Susun sebagai daftar JSON berisi string baris-baris catatan, mulai dari baris yang memuat "How far is it" dan berakhir di akhir catatan, satu string untuk tiap baris dan tanpa baris kosong. Jangan masukkan gambar ke dalam jawaban.

(Cuplikan dari sebuah dataset)
----------------

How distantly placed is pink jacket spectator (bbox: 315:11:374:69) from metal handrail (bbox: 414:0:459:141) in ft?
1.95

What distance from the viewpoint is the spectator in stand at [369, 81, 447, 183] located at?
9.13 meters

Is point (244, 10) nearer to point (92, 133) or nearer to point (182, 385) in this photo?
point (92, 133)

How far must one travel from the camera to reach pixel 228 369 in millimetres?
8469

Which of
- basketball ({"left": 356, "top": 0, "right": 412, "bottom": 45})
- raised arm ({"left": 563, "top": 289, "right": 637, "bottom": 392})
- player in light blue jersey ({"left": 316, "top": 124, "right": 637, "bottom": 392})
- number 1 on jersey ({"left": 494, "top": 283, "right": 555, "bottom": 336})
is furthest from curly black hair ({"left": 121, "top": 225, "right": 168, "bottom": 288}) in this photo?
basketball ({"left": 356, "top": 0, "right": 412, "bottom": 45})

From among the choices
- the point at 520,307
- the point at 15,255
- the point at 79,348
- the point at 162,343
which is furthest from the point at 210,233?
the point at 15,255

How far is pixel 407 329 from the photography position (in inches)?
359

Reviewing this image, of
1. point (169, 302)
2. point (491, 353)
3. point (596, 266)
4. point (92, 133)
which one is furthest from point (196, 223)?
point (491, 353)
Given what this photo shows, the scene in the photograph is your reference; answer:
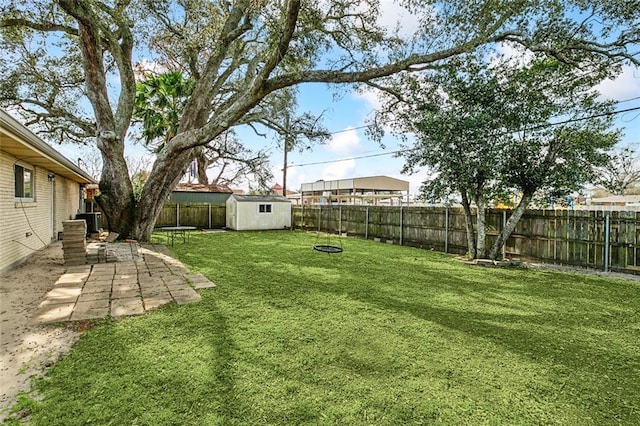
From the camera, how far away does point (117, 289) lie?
4543 mm

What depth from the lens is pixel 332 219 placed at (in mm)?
14281

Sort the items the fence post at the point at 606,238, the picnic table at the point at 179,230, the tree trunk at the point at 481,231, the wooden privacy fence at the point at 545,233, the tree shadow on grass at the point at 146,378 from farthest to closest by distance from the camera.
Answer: the picnic table at the point at 179,230
the tree trunk at the point at 481,231
the fence post at the point at 606,238
the wooden privacy fence at the point at 545,233
the tree shadow on grass at the point at 146,378

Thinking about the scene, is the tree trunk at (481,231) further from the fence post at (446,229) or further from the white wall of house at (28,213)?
the white wall of house at (28,213)

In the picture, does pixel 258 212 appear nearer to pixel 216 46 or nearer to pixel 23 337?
pixel 216 46

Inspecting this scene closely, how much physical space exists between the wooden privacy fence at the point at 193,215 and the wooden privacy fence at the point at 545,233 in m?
8.89

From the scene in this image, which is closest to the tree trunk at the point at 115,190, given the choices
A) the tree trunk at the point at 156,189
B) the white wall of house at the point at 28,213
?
the tree trunk at the point at 156,189

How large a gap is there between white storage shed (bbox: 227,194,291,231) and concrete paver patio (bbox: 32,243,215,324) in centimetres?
837

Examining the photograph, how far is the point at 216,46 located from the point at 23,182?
5.39 m

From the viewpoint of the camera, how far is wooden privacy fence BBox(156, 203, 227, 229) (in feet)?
51.3

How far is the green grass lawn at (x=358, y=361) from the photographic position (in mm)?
1969

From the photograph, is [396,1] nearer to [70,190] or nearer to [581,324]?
[581,324]

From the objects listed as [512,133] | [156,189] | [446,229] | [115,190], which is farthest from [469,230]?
[115,190]

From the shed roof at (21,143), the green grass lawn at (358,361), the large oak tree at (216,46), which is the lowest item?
the green grass lawn at (358,361)

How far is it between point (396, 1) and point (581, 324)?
20.1 ft
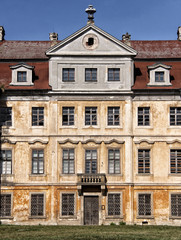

----------------

▶ Jawaban Tertulis:
[
  "How far is it between point (396, 1) and point (581, 324)?",
  "20.1 ft"
]